Li is right that today’s AI still struggles with many physical tasks. Robots remain clumsy; virtual agents are brittle. As we see with DeepMind’s SIMA training itself to better understand its environment; an environment generated by GENIE the spatial dimension provides a new and limitless source of training data. But Keller’s achievements and Summerfield’s work both suggest that intelligence is not tied to any single modality. It emerges from the structures we can represent and manipulate, whether those come in through sight, sound, touch, or text scraped from the Internet. LLMs may not yet “understand” the world in a human sense, but they are already a surprising window into this deeper fabric.

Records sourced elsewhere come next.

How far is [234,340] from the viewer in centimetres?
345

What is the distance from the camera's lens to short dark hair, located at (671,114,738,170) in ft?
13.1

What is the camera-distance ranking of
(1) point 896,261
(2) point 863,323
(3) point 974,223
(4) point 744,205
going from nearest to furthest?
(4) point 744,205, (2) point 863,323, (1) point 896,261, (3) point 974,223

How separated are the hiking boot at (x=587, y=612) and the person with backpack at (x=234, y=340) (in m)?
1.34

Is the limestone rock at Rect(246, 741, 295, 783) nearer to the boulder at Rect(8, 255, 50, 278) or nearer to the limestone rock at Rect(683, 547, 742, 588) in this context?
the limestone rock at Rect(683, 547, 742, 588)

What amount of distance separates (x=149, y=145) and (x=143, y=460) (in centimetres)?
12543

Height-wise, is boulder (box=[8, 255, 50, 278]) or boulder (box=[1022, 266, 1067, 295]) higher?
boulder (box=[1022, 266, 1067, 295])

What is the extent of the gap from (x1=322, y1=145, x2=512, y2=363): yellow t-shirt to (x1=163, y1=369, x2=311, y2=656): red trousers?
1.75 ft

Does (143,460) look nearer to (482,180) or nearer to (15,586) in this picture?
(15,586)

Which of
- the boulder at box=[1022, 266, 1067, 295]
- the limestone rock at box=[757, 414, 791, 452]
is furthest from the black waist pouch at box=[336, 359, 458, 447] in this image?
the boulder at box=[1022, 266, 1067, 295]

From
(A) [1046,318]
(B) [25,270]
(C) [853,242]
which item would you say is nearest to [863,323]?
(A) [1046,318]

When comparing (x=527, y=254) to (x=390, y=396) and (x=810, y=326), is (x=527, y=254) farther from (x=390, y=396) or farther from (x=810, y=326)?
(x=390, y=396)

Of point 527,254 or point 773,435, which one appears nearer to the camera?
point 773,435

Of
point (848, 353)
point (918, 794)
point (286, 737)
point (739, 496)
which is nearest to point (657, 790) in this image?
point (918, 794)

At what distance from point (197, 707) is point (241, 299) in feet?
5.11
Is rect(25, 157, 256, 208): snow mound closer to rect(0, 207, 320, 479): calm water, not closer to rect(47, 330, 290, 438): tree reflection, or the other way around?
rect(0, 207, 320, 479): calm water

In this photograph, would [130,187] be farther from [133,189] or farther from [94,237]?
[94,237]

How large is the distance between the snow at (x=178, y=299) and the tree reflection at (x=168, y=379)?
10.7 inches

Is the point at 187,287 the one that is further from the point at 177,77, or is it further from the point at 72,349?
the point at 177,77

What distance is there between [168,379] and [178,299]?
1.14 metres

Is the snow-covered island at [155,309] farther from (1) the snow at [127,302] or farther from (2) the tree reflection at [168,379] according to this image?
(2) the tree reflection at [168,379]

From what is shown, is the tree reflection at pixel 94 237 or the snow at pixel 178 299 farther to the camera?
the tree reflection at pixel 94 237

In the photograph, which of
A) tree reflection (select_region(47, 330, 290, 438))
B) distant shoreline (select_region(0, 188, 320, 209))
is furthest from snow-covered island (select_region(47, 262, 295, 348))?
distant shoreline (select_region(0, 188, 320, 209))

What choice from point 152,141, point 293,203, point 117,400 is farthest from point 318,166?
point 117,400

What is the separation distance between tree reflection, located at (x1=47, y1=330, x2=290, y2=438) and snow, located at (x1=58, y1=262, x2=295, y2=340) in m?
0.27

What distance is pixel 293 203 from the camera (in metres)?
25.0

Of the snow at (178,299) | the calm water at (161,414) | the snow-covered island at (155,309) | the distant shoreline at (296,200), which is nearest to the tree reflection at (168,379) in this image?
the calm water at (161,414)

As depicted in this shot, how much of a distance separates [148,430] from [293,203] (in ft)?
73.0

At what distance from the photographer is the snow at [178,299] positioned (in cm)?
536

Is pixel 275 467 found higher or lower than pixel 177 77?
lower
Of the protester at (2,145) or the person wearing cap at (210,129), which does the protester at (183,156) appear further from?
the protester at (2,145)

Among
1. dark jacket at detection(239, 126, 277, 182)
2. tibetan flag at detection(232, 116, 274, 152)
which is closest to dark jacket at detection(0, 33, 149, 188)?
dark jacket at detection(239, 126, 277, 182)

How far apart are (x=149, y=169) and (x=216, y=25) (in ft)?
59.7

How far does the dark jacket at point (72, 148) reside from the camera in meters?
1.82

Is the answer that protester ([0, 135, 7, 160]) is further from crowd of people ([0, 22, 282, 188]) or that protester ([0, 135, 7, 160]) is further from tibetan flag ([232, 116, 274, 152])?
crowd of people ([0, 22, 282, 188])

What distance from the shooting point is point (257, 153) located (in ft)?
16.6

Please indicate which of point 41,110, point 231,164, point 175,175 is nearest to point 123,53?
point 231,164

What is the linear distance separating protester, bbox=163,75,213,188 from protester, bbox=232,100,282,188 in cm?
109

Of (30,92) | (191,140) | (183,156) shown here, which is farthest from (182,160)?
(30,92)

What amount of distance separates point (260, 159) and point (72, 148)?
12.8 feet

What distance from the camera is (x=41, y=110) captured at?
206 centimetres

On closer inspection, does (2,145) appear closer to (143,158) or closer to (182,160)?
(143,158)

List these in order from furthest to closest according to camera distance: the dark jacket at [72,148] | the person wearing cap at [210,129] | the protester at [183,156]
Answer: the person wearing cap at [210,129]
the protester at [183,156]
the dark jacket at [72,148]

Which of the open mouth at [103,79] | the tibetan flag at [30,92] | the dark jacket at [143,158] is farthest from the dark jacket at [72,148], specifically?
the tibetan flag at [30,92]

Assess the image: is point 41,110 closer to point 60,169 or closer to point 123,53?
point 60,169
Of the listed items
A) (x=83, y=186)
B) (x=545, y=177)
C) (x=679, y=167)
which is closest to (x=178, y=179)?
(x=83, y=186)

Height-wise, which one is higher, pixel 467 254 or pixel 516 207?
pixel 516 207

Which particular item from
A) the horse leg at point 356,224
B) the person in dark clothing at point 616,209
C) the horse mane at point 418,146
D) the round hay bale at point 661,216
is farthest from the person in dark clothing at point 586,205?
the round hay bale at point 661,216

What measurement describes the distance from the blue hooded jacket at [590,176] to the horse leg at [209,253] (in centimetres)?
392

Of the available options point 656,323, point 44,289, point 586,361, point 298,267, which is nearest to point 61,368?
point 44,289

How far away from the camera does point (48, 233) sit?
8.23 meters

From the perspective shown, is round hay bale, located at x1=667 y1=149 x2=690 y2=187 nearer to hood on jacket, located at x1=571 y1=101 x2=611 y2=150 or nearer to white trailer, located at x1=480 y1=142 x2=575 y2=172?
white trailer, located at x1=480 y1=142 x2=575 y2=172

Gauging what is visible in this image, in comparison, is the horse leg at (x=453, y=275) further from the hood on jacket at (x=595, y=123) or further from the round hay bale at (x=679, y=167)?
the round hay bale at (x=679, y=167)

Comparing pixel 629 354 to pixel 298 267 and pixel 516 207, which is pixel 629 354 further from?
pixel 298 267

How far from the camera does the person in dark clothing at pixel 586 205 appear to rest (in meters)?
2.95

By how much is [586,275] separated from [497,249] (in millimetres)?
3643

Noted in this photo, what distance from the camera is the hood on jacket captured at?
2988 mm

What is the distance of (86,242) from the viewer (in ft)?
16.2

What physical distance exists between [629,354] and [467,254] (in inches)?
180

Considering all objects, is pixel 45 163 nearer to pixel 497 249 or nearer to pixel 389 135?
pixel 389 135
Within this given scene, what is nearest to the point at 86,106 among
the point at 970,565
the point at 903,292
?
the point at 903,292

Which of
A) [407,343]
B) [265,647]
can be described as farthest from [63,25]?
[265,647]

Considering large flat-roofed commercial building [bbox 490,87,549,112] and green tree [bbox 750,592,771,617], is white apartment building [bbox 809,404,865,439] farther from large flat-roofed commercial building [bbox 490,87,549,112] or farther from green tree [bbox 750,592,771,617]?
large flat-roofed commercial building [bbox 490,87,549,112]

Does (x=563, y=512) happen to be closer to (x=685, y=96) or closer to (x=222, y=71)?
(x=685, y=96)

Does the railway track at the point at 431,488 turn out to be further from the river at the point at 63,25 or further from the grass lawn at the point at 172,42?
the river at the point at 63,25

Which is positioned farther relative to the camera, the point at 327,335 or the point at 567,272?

Takeaways: It is understandable that Li and LeCun continue to push world models, spatial reasoning, and embodiment as the missing jigsaw pieces, not least because their framing also helps them stand out in a crowded research (and funding) landscape. Human intelligence seamlessly integrates both, and truly general AI likely must do the same. The rush toward world models represents genuine technical advancement, but language models have already inherited millennia of compressed spatial understanding through text. As these approaches converge, with language models gaining 3D capabilities and world models incorporating semantic reasoning, the distinction between linguistic and spatial intelligence may prove to be an artificial boundary.